The first three posts came less than two months after the escalation to full-scale war. In the first, Caroline Delgado highlighted the general link between hunger and conflict to warn that the war would likely affect global food markets and aggravate the problem that already existed of rising food insecurity and food prices. In the second blog post, Kristine Tschunkert and Amal Bourhrous focussed on food security and stability in Lebanon as a way to tackle the impact of the war on the Middle East and North Africa, which had been buying more than 50 per cent of Ukraine’s total wheat supply. The third in the series, by Marie Riquier, discussed the implications of the war for humanitarian actors attempting to assuage global hunger in the face of both food shortages and rising food prices.

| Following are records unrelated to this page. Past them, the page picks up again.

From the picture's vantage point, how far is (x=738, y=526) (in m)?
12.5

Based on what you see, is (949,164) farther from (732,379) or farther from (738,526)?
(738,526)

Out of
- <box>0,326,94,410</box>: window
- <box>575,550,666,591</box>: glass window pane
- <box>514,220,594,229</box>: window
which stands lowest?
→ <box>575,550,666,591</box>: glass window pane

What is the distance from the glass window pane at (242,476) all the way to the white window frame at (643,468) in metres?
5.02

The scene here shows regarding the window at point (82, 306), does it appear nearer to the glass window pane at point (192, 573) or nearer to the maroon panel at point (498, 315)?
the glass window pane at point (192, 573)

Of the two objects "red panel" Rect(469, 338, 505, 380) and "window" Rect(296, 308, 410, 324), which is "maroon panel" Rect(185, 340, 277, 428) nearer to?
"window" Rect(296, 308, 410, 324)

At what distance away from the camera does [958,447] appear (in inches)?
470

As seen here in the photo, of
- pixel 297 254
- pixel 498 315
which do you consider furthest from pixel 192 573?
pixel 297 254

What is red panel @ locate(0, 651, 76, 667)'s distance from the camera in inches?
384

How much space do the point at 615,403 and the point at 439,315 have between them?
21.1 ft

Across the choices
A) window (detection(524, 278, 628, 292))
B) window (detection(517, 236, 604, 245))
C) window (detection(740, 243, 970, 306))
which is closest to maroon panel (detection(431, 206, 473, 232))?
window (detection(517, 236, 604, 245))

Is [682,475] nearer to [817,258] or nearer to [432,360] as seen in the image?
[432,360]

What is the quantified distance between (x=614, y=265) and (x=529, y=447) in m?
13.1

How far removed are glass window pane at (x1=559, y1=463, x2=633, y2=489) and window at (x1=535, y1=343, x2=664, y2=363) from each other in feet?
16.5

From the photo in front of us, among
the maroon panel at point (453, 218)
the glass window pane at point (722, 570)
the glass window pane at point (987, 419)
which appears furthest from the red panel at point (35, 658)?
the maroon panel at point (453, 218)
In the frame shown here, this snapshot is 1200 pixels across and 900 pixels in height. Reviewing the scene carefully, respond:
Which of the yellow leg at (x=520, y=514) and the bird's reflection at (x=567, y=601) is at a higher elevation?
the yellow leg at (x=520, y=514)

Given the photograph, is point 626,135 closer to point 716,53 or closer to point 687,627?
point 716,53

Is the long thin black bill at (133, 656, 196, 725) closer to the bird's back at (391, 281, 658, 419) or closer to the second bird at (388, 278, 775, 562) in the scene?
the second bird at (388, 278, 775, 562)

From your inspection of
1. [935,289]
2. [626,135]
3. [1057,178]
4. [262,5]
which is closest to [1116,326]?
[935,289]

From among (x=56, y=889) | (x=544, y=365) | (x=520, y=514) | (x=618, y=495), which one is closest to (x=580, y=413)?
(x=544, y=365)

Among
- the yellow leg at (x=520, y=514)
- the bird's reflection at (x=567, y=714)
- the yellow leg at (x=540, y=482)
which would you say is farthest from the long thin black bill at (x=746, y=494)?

In February this year, the SIPRI team reflected on how the risks played out. The authors wrote that, ‘Few, if any, parts of the world have been left unaffected due to the vital role Ukraine and Russia play in producing food traded on the global food markets and for use by the major humanitarian agencies, such as the World Food Programme.’ The authors emphasize the need to treat food security as an issue of global stability.
The most recent blog post in the series, published in November 2023, explored the impact of landmines and explosive remnants of war on Ukraine’s food production. Fortunately, it seems that Ukraine has ample resources to deal with this issue, although one of the primary challenges now lies in effectively harnessing and coordinating these resources. The authors urge the Ukrainian government to focus on coordination and improving the availability of competent, officially recognized mine action services, so as to reduce the risks to farmers from ineffective work by untrained and unofficial demining actions and actors.
Concerning ecological impacts
The devastating ecological impact of the war in Ukraine is the focus of a backgrounder by Jiayi Zhou and Ian Anthony, who notedthat Ukrainian authorities, civil society and international partners are responding vigorously to the ecological challenges, by drawing attention to the ecological impacts of the war and by recording and measuring them. On this basis, these actors are pursuing accountability and restitution, and laying the groundwork for a green reconstruction. As well as benefiting Ukraine itself, all this could set positive precedents for and strengthen international mechanisms to account for, remediate and perhaps even prevent environmental crimes and damage related to armed conflict.